— start of Records supplied —

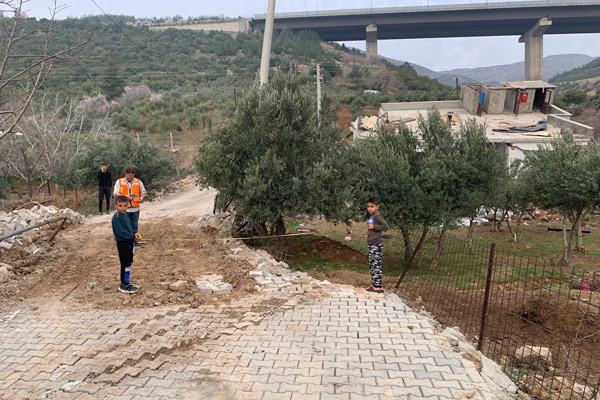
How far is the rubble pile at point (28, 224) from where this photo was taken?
919 centimetres

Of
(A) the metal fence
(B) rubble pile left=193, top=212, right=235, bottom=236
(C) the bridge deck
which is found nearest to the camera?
(A) the metal fence

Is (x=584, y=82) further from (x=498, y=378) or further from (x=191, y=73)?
(x=498, y=378)

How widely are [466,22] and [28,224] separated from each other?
3064 inches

— end of Records supplied —

Written request:
Copy out all of the material above with "rubble pile" swapped for "debris heap" wherever it occurs and nothing else altered. Leave the pictures out.

Solved exercise:
How far is the debris heap at point (28, 224) from where this photo was taken?
919 centimetres

Of
(A) the metal fence
(B) debris heap left=193, top=212, right=235, bottom=236
(C) the bridge deck
which is found nearest to the camera?
(A) the metal fence

Is (x=584, y=82) further from (x=498, y=378) or further from (x=191, y=73)?
(x=498, y=378)

How widely are [466,22] and [28,224] separated from each other?
3064 inches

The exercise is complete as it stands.